*** Block opens ***

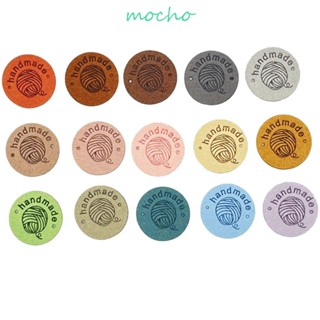 MOCHO ป้ายฉลาก แฮนด์เมด 25 มม. 20 ชิ้น สําหรับเสื้อผ้า ผ้าพันคอ ของขวัญ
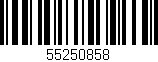 Código de barras (EAN, GTIN, SKU, ISBN): '55250858'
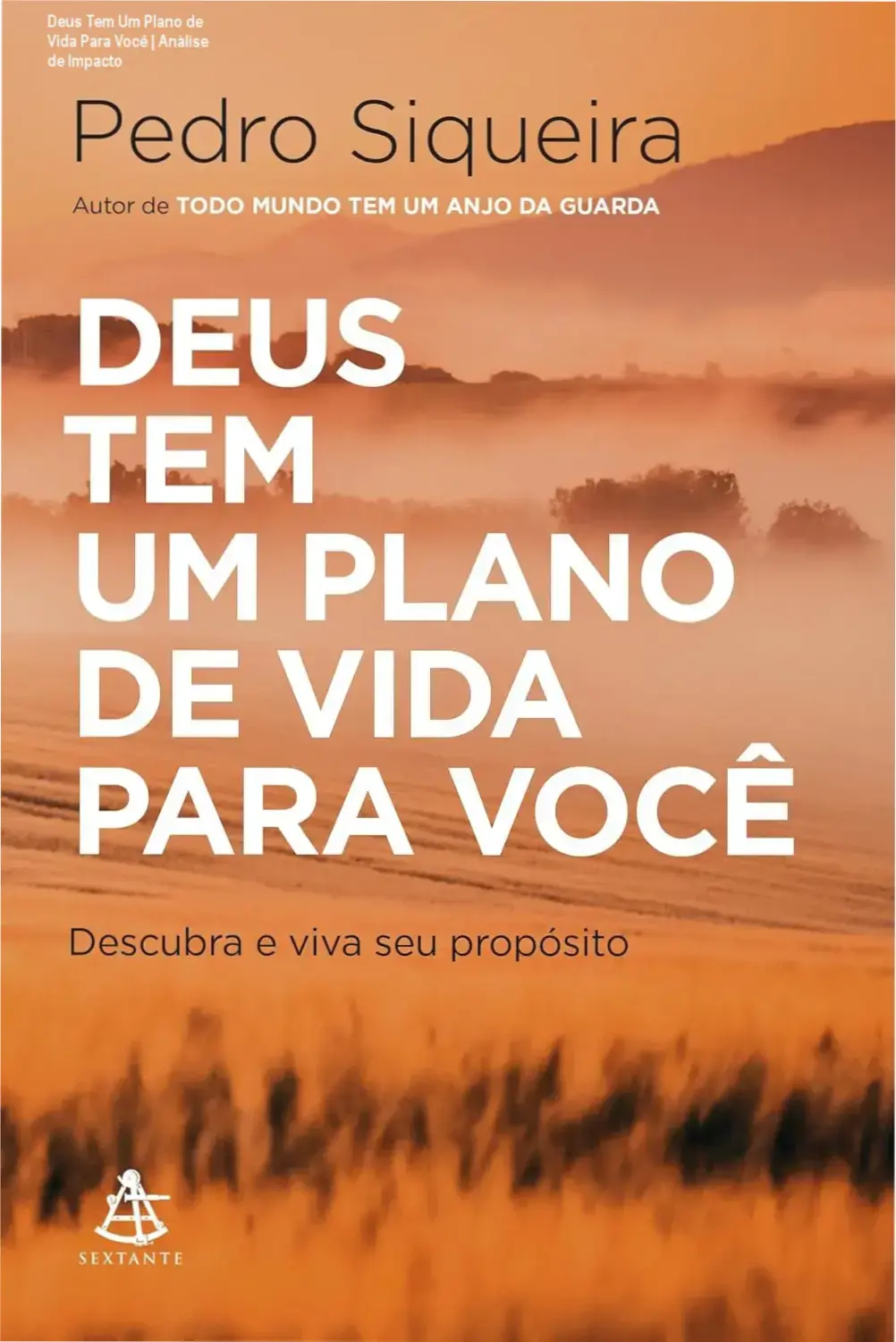 Capa do ebook Deus tem um plano de vida para você focada em propósito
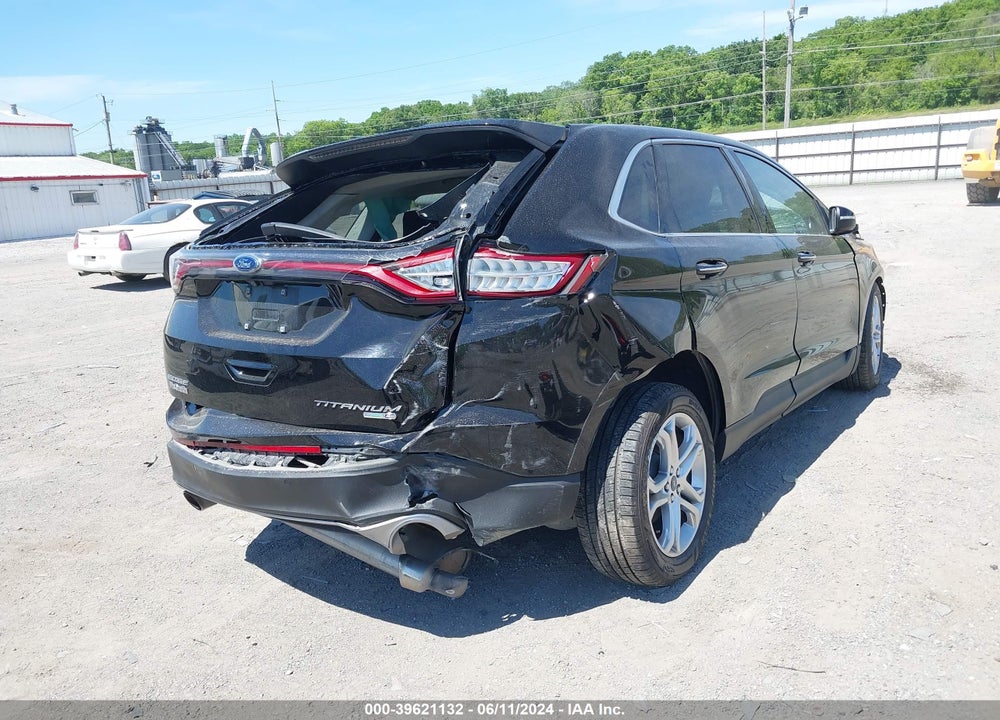 2018 FORD EDGE TITANIUM VIN: 2FMPK4K9XJBC25548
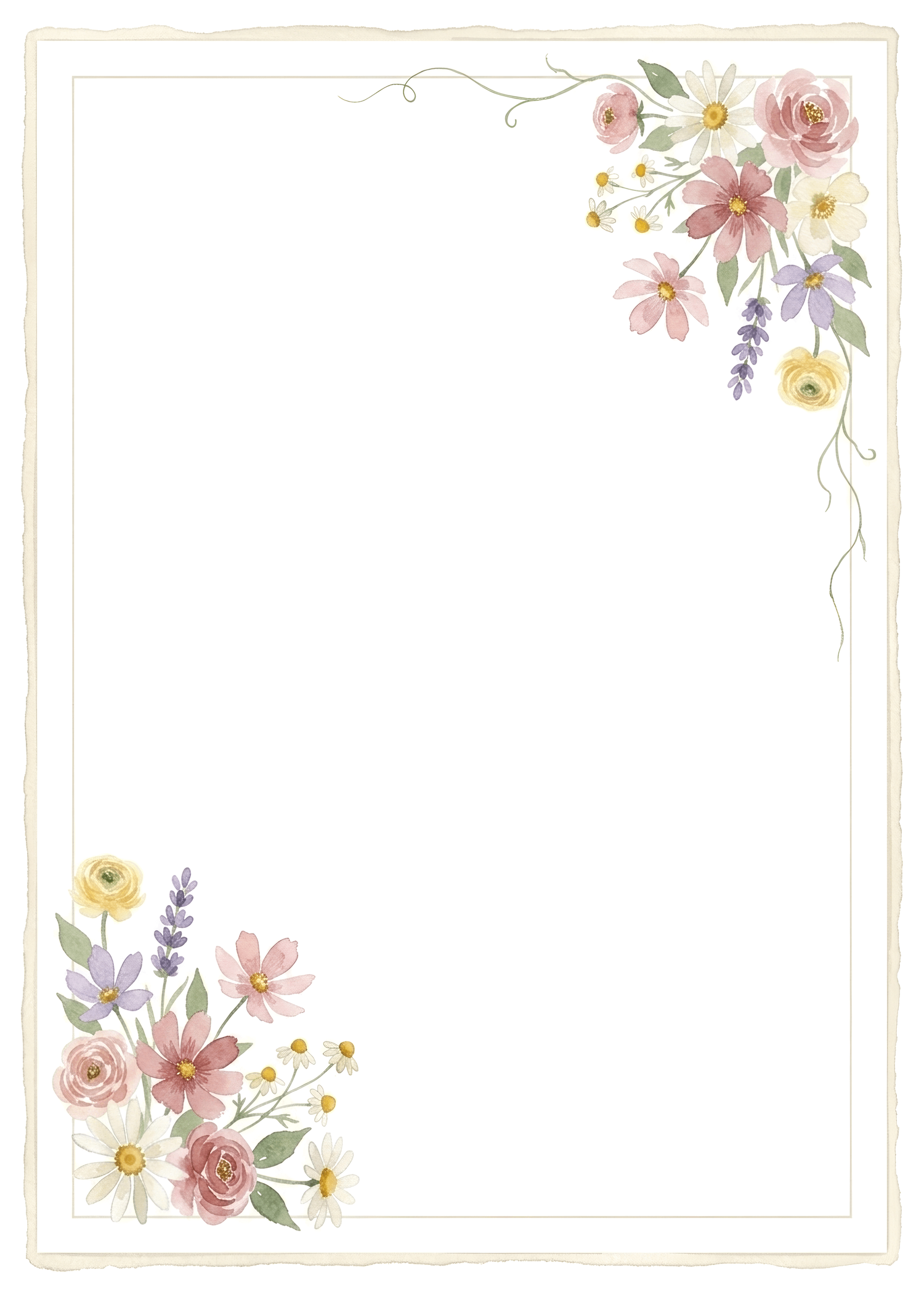 Black Edge Floral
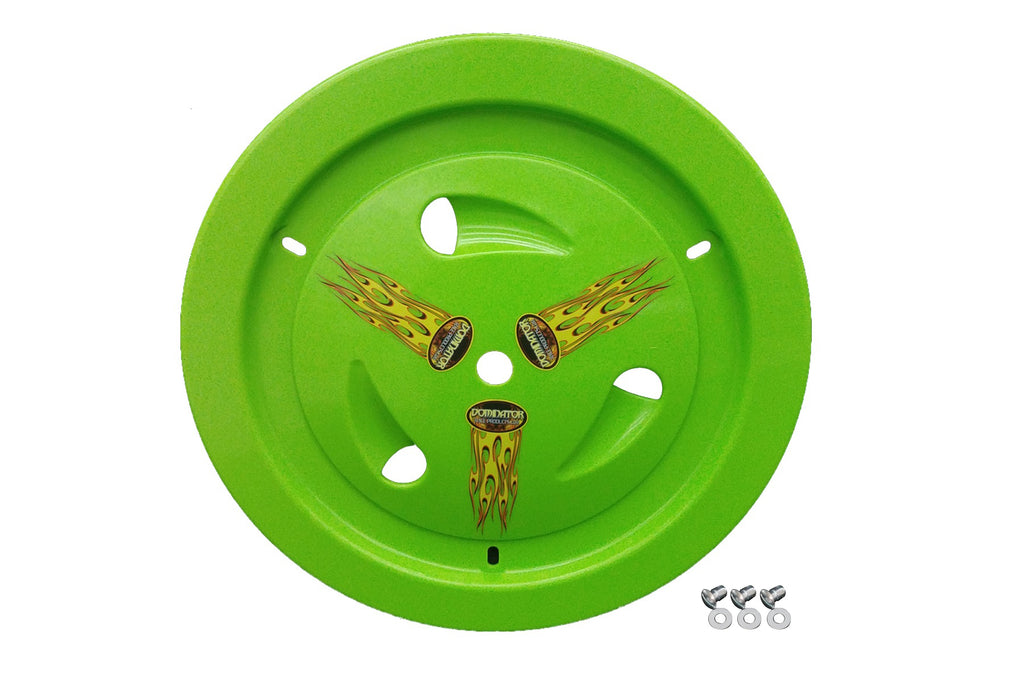 DOMINATOR RACE PRODUCTS 1013-D-XG - Wheel Cover Dzus-On Xtr Green image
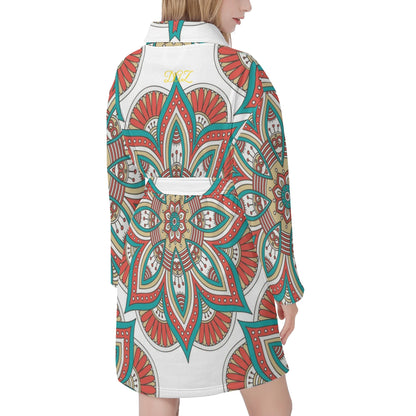 DAZ Luxury Women's Short Bathrobe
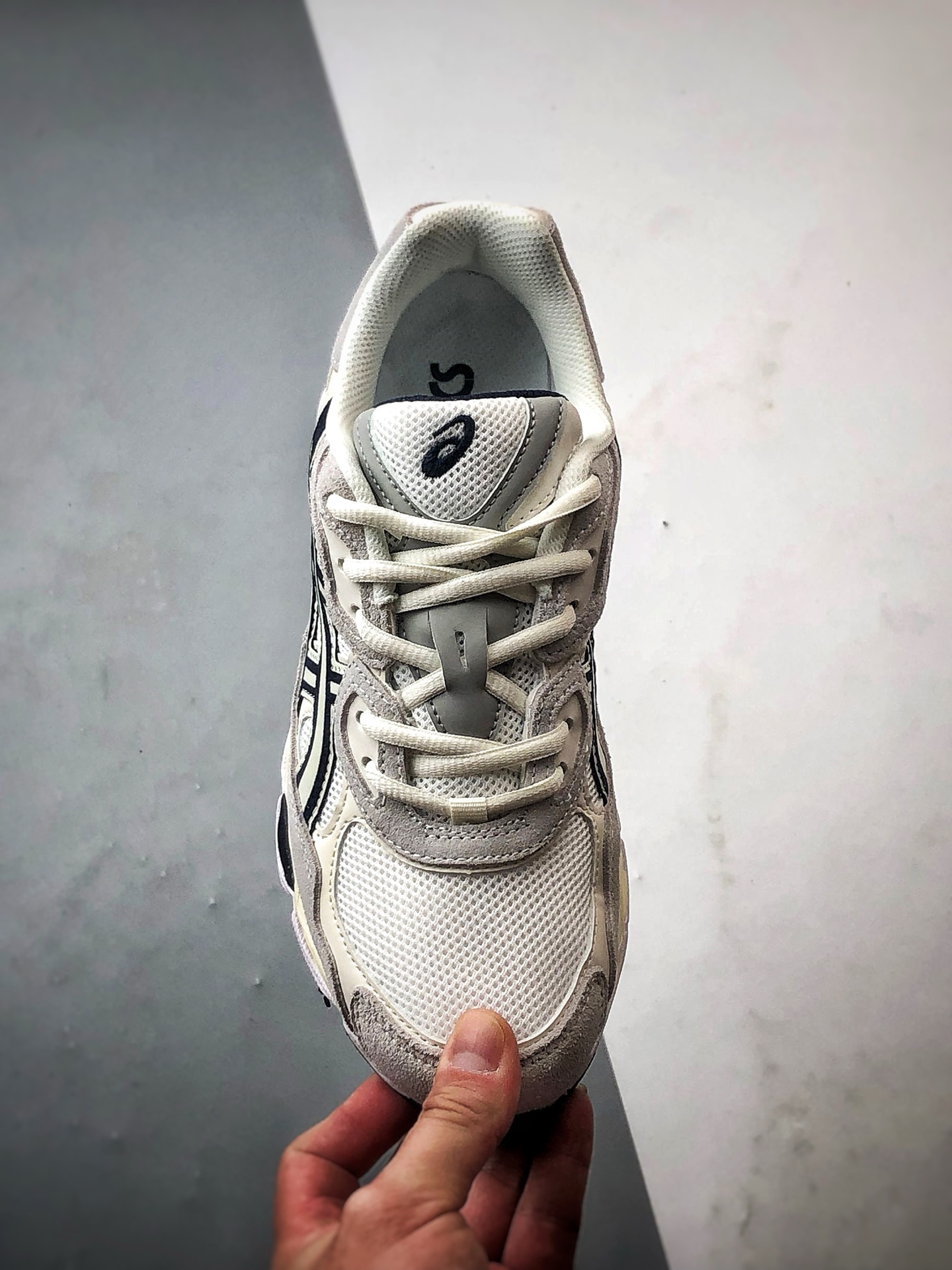 Asics Gel-NYC 复古单品 白灰蓝 亚瑟士新款厚底街头运动休闲鞋
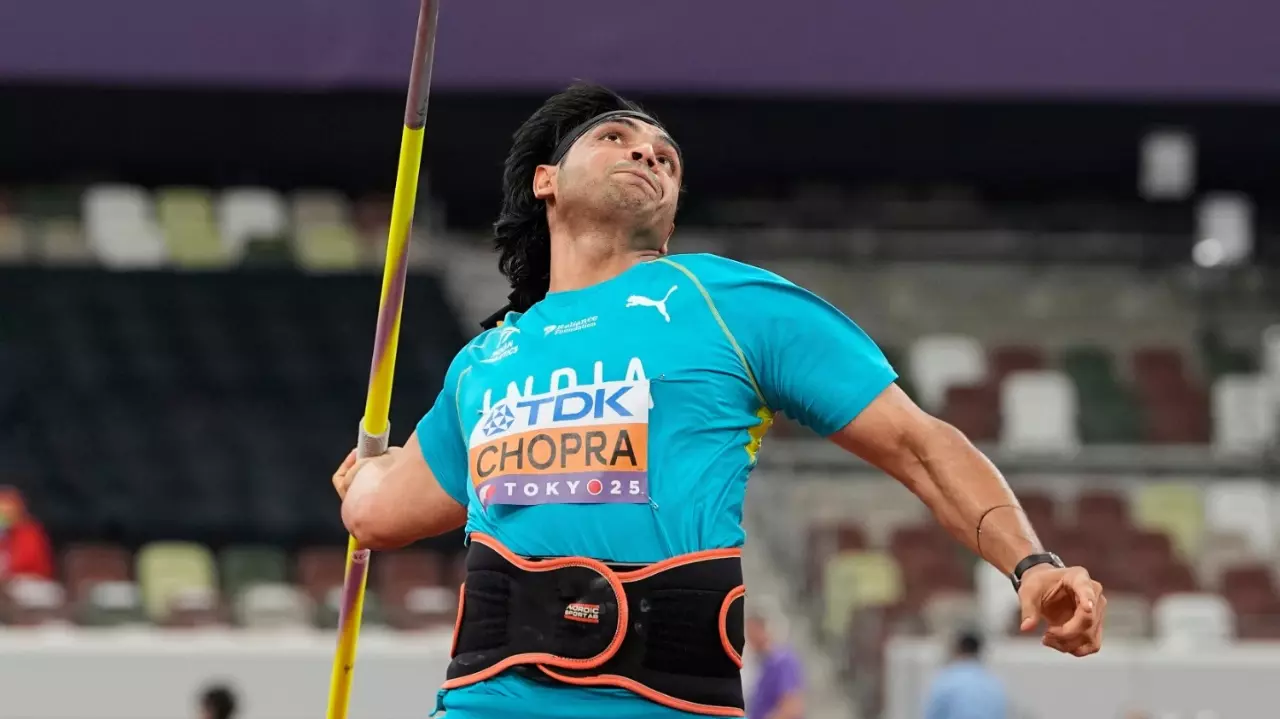 Neeraj Chopra competes in World Athletics Championships Neeraj Chopra competes in World Athletics Championships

*** Block closes ***

▸ Your objective:
Print each line of the material above word for word, leaving out the pictures.

▸ Answer to the problem:
 MOCHO ป้ายฉลาก แฮนด์เมด 25 มม. 20 ชิ้น สําหรับเสื้อผ้า ผ้าพันคอ ของขวัญ
 Código de barras (EAN, GTIN, SKU, ISBN): '55250858'
 Capa do ebook Deus tem um plano de vida para você focada em propósito
 2018 FORD EDGE TITANIUM VIN: 2FMPK4K9XJBC25548
 Black Edge Floral
 DOMINATOR RACE PRODUCTS 1013-D-XG - Wheel Cover Dzus-On Xtr Green image
 DAZ Luxury Women's Short Bathrobe
 Asics Gel-NYC 复古单品 白灰蓝 亚瑟士新款厚底街头运动休闲鞋
 Neeraj Chopra competes in World Athletics Championships Neeraj Chopra competes in World Athletics Championships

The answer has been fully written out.